4. Build the Skills AI Can’t Touch
AI is genuinely powerful, but human judgment, creativity, and relationships are still irreplaceable – and likely will be for a long time. Your goal should be building a personal moat around those things: creative taste and original thinking, emotional intelligence and leadership, deep expertise in your domain, and the ability to communicate and build real relationships. These aren’t soft skills as an afterthought – they’re the skills that let AI amplify your impact instead of replace it. The more AI commoditizes execution, the more rare and valuable true human judgment becomes. While being great at promoting AI is a great skill to have, it is even better to be a great communicator with other humans and have a high EQ.
5. Make Yourself Financially Antifragile
Uncertainty is accelerating, and the people who thrive in uncertainty are the ones who built resilience before they needed it. That means the basics: a solid emergency fund, high-interest debt eliminated, consistent investment. But it also means thinking beyond a single income stream. Side income, consulting, digital products, AI-powered micro-businesses – these aren’t just backup plans, they’re the architecture of financial independence. The goal isn’t just to protect yourself from downside; it’s to reach a position where market shifts and industry disruption become opportunities rather than threats. Own assets and platforms, not just a paycheque. The more sources of income and cash flow, the better.
6. Position for Opportunity, Not Just Survival
The AI revolution will hurt people who wait and reward people who move early. That means identifying the new roles and niches AI is creating – things like auditing AI outputs for brand voice, ethics review, or quality control – before those niches get crowded. It means stacking hybrid skills that AI can’t fully replicate. And it means investing in human connection and personal brand, because in an AI-saturated world, trust and authenticity become increasingly scarce and valuable. Stay adaptable, learn fast, and keep your optimism grounded in action. The goal isn’t just to survive the AI wave – it’s to position yourself to ride it. Instead of “personal growth”, think “AI personal growth” .

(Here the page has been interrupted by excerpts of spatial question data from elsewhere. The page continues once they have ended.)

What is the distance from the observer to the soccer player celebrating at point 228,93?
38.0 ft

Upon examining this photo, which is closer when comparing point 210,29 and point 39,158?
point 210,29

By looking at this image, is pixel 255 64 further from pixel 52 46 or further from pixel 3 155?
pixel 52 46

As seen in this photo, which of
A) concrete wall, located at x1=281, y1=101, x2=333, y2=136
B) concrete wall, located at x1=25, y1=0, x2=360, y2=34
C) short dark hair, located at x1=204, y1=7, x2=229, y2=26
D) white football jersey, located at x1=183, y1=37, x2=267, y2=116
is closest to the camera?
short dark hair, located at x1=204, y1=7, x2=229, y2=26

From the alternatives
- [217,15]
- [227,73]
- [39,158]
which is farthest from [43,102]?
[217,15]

Technological disruption isn’t new to humanity. We’ve been here before — the printing press, the industrial revolution, the internet — and we’ve come out the other side not just intact, but better. AI has a “this time is different” quality to it, and in some ways it genuinely is. But the formula for navigating it hasn’t changed: understand what’s happening, be intentional about how you adapt, and act before you’re forced to. The people who do that won’t just survive this shift. They’ll look back and realize it was the best thing that ever happened to their career and their finances.